А сигарета между пальцами уже белая стала, в пепел превратилась, горячим пухом чуть кожу мне не обожгла.
— Дальше-то что? — он спросил меня.
— Ничего. Проговорился им, что мне грустно, что никого в жизни нет. Что они с девками своими ходят, а я нет. Олег мне сказал: «Ну отвлекись, ну поработай, вон, Вадим на студии гаффера ищет». Иди, говорит, почумари немножко, со светом на площадке побегай. И я пошёл. Врубаешься потихоньку?
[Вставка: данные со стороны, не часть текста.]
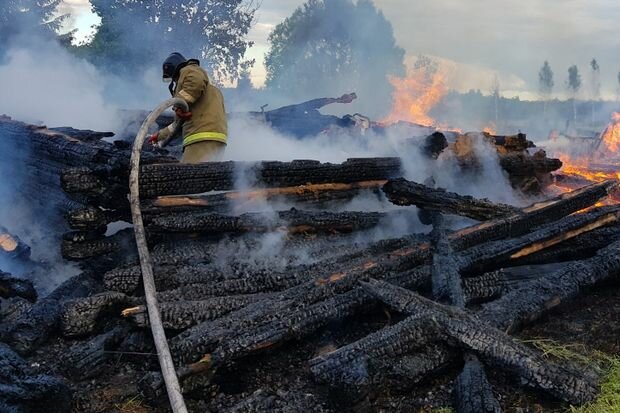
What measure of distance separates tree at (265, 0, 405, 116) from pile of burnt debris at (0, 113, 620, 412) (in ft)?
126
— Почти, — ответил Тёмка и плечами пожал.
—
А на студии уже тебя встретил, — радостно сказал я и на ушастого посмотрел. — И морду твою вспомнил, которую на этих сайтах увидел, когда ты фотографии свои присылал.— Ой, не начинай только, — он проворчал смущённо и схватился за лоб. — Лучше забудем.
— Да там лицо только было, господи. Ты ж у нас весь такой… правильный, скромный. Да?
— Да.
— Теперь понимаешь?
— Понимаю, — Тёмка ответил и закивал. — Без маминого кольца мы бы с тобой не встретились?
— Правильно. Никогда бы не встретились. Ты же сам рассказывал, как в жизни всё тонко, как хрупко. Эффект бабочки, или как там его? Одно малюсенькое движение в прошлом, и мы бы с тобой сейчас тут не сидели, домой бы после моря не ехали и вместе бы не жили.
Я посмотрел на его кудрявую моську, плечом его тихонько пихнул и засмеялся. Тёмка чуть со скамейки не свалился.
— Это всё мама моя, заяц. Она нас вместе свела. Врубился теперь?
— Врубился, — он ответил и задумчиво вдаль посмотрел, носом шумно вдохнул вечернюю прохладу, в креозотном аромате растворился. — А я ведь ей даже спасибо не сказал.
— Скажешь ещё.
Тёмка вдруг испуганно на меня посмотрел, брови свои удивлённо приподнял и замер.
— В смысле, на могилку когда к ней ещё раз сходим, тогда и скажешь, — добавил я и засмеялся. — Господи, ты чего подумал-то? Дурачок ушастый.
***
В вокзальной кафешке тихо и спокойно, всё беспечно и без суеты. Телевизор висел в углу и надрывно скрипел помехами, клипами гостей развлекать пытался. Гостей только два человека: мужик с женой сидели в уголке и картошку с котлетой ели, чавкали тихонько и молчали, зажав сумки между ногами.
От вокзала здесь только звук остался, только голос холодный из динамиков и звон короткой мелодии. И химией уже не пахло, а пахло топлёным жиром, мясом варёным, выпечкой и пивом разбавленным. Полы все грязнющие, песок под ногами громко хрустел, а сквозняк клочки каких-то волос гонял от одного столика к другому.
Мы с Тёмкой у самой стенки устроились, сели за деревянный стол из летней пивнушки. Я глянул на наши с ним пластиковые тарелки с пупырышками, на золотистую картошку под слоем укропа, на масляные жирные котлеты, и тихо посмеялся.
— Чего? — спросил он меня и свою котлету вилкой проткнул.
— Ничего. На СВ денег хватило, а на еду нормальную нет.
— Да тут и нет нормальной, — Тёмка пробубнил с набитым ртом и плечами пожал. — Хотя бы не доширак, уже хорошо.
— Точно.
Я ткнул вилкой в золотистую половинку картофелины, и она развалилась в ту же секунду. Горячая, мягкая, маслом вся переливалась и домашняя-домашняя, особенно здесь, особенно на вокзале, когда до Верхнекамска ещё ехать две ночи.